::: PÁGINA

Belém tem 42 ilhas, mas o transporte fluvial para a maioria dessas comunidades não é acessível, e mesmo com o BRT em operação, a integração com os rios continua inexistente. Como alternativa, os moradores contribuem com o combustível das lanchas de barqueiros locais, pedem carona de vizinhos ou têm a própria embarcação.

Por Eraldo Paulino

É difícil visitar Belém sem ouvir falar dos restaurantes e bares da ilha do Combu, vendidos como uma “experiência amazônica”. Além dela, Outeiro, Mosqueiro, Cotijuba, Ilha Grande e Ilha das Onças também fazem parte dos roteiros turísticos da cidade. Ao todo, a capital paraense tem 42 ilhas, mas algumas são pouco frequentadas até pela própria população, que vive majoritariamente na parte continental. Um dos motivos é que o acesso ainda é restrito, devido à falta de transporte regulamentado e acessível.

Como alternativa, os moradores contribuem com o combustível das lanchas de barqueiros locais, pedem carona de vizinhos ou têm a própria embarcação. “Barco com horário mesmo, só pra Combu, Cotijuba e Mosqueiro. Para as outras, você vai ao porto mais próximo e vê se alguém está indo pra lá. O jeito mais comum é alugar uma lancha, que pode custar entre R$ 100 e R$ 500, dependendo da distância. Se a gente fica doente, tem que dar um jeito”, relata Iva Souza, morador e liderança do Combu.

A falta de acesso afeta a mobilidade de pessoas com deficiência e idosos, já que não há condições mínimas garantidas de acessibilidade. “Se você quiser ir a alguma das ilhas, precisa conhecer alguém que more lá, a não ser que exista alguma atividade econômica, como restaurante ou trilha. Na maioria dos casos, é necessário fretar uma embarcação, porque não há viagem de linha”, explica João Pantoja, barqueiro e morador do Combu.

Em 2025, os moradores criaram uma expectativa para uma melhoria do transporte, que surgiu quando o porto Princesa Isabel foi reformado para a COP30. Hoje, ele está mais estruturado na avenida Bernardo Sayão, via onde estão localizados marinas com acesso ao rio Guamá, e foi impulsionado pela crescente demanda de empreendimentos de médio e alto padrão na ilha do Combu.

Embarcações ancoradas no terminal hidroviário Ruy Barata, praça princesa Isabel. (Foto: Fernando Sette/Agência Belém)

No entanto, somente barqueiros que fazem parte da Cooperativa Mista da Ilha do Combu (Coopmic) estão autorizados a usar o porto. “Quando ficamos sabendo da reforma, a gente imaginou que seria um espaço para todos os barqueiros da ilha, mas não foi assim. Poucos têm acesso à operação. A gente não pode nem descer lá com a família, porque colocam a gente pra fora”, denuncia o barqueiro João Pantoja. Com isso, moradores transitam como podem, seja em instâncias particulares cedidas para uso coletivo ou em portos públicos menores, como o da Palha.

::::::
::: LINHAS

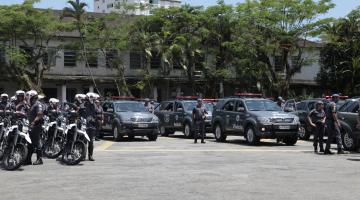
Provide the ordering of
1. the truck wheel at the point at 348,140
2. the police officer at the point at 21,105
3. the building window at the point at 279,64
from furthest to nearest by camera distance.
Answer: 1. the building window at the point at 279,64
2. the truck wheel at the point at 348,140
3. the police officer at the point at 21,105

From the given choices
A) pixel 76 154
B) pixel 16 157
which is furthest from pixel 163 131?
pixel 16 157

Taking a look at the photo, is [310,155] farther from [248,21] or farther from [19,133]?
[248,21]

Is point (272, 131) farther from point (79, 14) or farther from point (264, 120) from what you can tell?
point (79, 14)

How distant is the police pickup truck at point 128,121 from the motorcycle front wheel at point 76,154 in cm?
994

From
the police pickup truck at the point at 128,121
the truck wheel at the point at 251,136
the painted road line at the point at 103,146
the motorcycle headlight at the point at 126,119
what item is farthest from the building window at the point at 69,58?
the truck wheel at the point at 251,136

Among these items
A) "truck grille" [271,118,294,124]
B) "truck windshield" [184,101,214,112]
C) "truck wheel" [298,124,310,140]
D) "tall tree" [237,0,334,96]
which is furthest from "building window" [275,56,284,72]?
"truck grille" [271,118,294,124]

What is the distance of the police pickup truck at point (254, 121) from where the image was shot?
21.3m

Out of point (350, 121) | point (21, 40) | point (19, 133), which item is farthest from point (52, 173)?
point (21, 40)

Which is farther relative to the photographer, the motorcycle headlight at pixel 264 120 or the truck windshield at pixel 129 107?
the truck windshield at pixel 129 107

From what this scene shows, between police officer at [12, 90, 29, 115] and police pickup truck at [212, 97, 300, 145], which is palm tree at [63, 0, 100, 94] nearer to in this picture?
police pickup truck at [212, 97, 300, 145]

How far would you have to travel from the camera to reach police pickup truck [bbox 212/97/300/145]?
21297 mm

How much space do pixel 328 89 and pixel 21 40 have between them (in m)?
26.7

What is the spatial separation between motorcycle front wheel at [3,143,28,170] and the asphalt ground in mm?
239

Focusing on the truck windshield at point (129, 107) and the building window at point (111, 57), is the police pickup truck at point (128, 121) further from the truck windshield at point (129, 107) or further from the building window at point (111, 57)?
the building window at point (111, 57)
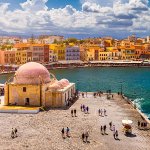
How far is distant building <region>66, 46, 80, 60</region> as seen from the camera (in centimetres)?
14862

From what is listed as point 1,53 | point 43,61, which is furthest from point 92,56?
point 1,53

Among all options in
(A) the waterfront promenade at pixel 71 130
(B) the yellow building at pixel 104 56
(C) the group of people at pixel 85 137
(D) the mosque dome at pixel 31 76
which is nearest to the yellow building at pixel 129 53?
(B) the yellow building at pixel 104 56

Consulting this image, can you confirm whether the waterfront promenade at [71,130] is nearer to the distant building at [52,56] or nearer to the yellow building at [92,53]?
the distant building at [52,56]

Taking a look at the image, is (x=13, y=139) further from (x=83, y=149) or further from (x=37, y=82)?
(x=37, y=82)

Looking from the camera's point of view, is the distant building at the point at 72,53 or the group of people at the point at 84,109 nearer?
the group of people at the point at 84,109

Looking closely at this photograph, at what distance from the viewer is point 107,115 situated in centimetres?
3862

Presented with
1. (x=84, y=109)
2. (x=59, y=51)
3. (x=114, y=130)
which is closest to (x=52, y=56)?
(x=59, y=51)

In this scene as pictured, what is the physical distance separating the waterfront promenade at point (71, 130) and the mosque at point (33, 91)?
1.97 metres

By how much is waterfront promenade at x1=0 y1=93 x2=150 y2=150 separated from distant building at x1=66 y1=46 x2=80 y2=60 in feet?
345

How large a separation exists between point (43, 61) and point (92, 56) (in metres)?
25.5

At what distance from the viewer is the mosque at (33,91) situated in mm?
42156

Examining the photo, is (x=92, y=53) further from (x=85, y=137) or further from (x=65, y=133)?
(x=85, y=137)

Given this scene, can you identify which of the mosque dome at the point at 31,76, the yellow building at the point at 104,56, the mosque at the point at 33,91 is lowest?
the yellow building at the point at 104,56

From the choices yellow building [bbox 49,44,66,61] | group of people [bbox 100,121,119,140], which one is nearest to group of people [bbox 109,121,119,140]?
group of people [bbox 100,121,119,140]
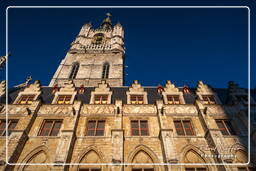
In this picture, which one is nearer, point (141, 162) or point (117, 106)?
point (141, 162)

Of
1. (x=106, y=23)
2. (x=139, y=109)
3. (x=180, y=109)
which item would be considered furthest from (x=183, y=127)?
(x=106, y=23)

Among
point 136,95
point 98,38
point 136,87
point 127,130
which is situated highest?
point 98,38

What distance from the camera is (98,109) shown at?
1596cm

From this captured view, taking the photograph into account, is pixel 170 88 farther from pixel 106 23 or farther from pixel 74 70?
pixel 106 23

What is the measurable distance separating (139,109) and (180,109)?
12.3 ft

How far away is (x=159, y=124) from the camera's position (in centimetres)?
1452

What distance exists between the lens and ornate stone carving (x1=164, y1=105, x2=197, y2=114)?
1580cm

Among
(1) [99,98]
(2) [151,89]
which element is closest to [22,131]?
(1) [99,98]

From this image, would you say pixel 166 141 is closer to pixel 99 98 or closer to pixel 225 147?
pixel 225 147

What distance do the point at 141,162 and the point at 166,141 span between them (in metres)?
2.30

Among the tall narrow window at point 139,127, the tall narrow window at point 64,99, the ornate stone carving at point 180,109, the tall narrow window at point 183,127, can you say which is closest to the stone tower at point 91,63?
the tall narrow window at point 64,99

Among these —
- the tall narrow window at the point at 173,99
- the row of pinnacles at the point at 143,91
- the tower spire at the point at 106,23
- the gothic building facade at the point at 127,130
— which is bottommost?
the gothic building facade at the point at 127,130

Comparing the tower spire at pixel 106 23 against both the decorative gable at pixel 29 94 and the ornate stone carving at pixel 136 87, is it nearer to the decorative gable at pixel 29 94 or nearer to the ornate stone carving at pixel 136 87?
the ornate stone carving at pixel 136 87

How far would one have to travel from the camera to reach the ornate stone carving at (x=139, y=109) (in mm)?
15890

::::::

## [TAREFAS]
(a) Segundo a reportagem, quanto pode custar o aluguel de uma lancha para chegar às ilhas?
(b) Edite o trecho da reportagem que começa em "Embarcações ancoradas no" e segue até "o da Palha.", trocando "barqueiros" por "pilotos de lancha".
As entradas vêm de outra fonte.

## [RESPOSTAS FORNECIDAS]
(a) Entre R$ 100 e R$ 500, dependendo da distância.

(b)
Embarcações ancoradas no terminal hidroviário Ruy Barata, praça princesa Isabel. (Foto: Fernando Sette/Agência Belém)

No entanto, somente pilotos de lancha que fazem parte da Cooperativa Mista da Ilha do Combu (Coopmic) estão autorizados a usar o porto. “Quando ficamos sabendo da reforma, a gente imaginou que seria um espaço para todos os pilotos de lancha da ilha, mas não foi assim. Poucos têm acesso à operação. A gente não pode nem descer lá com a família, porque colocam a gente pra fora”, denuncia o barqueiro João Pantoja. Com isso, moradores transitam como podem, seja em instâncias particulares cedidas para uso coletivo ou em portos públicos menores, como o da Palha.